Information provided |
[start]
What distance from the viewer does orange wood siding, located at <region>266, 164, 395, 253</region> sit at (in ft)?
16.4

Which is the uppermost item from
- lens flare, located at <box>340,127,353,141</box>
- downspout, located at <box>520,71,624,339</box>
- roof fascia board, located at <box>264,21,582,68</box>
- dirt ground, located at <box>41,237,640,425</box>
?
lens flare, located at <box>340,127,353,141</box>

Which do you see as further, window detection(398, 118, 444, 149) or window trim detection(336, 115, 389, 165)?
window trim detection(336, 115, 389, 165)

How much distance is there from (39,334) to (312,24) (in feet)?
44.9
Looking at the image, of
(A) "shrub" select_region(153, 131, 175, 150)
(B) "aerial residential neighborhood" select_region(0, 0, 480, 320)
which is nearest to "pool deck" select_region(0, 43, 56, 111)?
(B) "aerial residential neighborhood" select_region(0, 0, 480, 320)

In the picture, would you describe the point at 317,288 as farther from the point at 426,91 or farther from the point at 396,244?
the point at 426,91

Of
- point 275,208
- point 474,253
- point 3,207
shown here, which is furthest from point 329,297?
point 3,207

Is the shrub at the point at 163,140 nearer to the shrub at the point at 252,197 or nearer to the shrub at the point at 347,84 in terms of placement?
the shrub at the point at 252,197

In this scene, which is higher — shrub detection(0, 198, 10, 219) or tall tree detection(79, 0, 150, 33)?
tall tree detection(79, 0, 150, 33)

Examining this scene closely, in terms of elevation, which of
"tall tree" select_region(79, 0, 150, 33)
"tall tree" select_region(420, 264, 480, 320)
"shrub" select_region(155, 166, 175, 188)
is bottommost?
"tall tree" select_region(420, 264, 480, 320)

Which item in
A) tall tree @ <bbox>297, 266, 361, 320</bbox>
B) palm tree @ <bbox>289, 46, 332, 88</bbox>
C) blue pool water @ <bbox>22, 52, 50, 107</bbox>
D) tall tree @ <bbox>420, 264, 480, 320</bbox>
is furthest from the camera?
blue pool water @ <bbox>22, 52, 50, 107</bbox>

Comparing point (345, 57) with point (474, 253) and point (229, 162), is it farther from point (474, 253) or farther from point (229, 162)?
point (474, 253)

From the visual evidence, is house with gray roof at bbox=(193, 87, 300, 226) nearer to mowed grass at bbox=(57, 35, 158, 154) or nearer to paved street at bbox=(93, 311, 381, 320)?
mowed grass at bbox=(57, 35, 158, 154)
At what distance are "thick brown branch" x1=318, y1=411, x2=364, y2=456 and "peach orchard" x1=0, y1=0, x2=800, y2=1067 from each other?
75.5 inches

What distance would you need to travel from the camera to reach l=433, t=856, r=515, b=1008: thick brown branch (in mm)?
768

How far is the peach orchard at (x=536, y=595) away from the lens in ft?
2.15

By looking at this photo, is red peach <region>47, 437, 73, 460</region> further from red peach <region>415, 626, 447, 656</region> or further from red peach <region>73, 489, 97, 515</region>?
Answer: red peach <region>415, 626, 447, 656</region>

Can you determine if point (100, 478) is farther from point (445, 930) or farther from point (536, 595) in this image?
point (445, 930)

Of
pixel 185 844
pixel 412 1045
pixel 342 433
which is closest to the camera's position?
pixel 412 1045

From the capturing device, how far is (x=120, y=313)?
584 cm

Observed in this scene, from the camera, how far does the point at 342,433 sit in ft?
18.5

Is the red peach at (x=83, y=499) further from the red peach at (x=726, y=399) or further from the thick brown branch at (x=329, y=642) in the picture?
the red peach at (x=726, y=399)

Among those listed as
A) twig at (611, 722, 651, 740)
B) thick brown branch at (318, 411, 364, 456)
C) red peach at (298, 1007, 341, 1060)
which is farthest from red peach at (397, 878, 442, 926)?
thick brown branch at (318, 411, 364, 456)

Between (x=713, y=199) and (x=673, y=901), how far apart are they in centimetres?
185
[end]
[start]
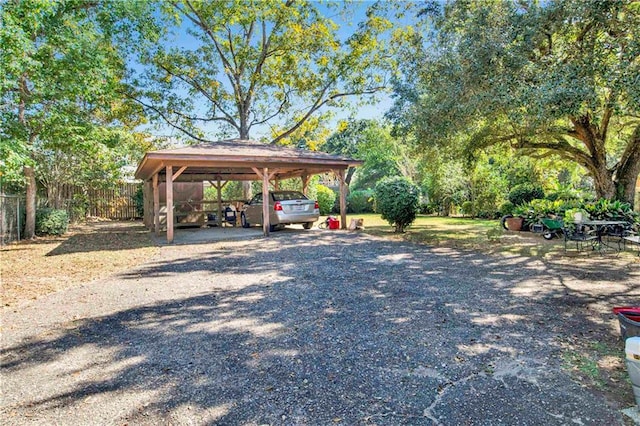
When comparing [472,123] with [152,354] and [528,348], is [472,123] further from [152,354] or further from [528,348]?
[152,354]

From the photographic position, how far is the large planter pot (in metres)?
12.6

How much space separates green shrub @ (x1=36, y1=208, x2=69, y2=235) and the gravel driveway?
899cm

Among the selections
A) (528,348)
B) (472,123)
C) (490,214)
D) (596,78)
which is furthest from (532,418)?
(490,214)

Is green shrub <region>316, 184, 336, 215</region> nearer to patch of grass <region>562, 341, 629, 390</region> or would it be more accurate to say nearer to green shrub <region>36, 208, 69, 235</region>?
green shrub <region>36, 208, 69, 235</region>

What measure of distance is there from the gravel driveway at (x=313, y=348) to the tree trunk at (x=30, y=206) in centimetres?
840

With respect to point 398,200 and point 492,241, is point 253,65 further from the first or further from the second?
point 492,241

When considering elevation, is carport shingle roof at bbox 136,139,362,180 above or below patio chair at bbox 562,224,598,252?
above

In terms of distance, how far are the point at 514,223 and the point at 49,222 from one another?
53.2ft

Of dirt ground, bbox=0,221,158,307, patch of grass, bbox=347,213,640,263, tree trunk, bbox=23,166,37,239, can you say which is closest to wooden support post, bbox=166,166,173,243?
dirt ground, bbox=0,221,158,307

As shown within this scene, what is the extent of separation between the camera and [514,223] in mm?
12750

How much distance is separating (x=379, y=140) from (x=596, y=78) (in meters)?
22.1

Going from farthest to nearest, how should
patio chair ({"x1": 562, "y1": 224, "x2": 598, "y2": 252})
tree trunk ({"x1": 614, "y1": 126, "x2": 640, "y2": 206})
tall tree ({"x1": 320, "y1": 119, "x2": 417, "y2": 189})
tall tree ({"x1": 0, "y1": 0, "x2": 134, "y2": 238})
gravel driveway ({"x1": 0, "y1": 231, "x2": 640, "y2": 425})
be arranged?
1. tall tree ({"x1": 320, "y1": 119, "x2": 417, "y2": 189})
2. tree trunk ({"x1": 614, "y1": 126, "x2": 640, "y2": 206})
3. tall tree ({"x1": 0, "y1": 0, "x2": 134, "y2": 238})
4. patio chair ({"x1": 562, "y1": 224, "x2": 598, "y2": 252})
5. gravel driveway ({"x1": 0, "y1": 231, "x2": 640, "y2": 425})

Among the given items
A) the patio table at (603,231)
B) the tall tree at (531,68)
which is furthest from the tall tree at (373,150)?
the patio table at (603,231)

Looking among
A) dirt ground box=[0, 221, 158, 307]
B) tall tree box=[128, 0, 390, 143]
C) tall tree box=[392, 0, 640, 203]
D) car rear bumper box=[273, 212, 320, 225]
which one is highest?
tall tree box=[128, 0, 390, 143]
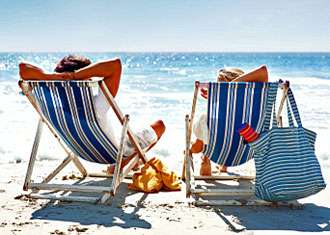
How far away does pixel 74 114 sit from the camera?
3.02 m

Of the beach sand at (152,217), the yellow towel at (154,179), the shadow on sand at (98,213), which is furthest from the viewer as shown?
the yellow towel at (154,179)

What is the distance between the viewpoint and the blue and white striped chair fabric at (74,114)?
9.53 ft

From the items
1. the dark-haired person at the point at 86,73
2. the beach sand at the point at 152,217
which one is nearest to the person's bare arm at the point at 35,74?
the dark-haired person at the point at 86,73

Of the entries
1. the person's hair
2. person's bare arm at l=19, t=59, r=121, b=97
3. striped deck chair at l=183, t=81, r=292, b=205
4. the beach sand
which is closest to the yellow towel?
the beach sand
[end]
What you have to do | Pull out every line of the records above that contains the string "towel", and copy each one over unchanged.

Reply to the exercise |
Of the beach sand at (152,217), the yellow towel at (154,179), the shadow on sand at (98,213), which is furthest from the viewer as shown?
the yellow towel at (154,179)
which is closest to the yellow towel?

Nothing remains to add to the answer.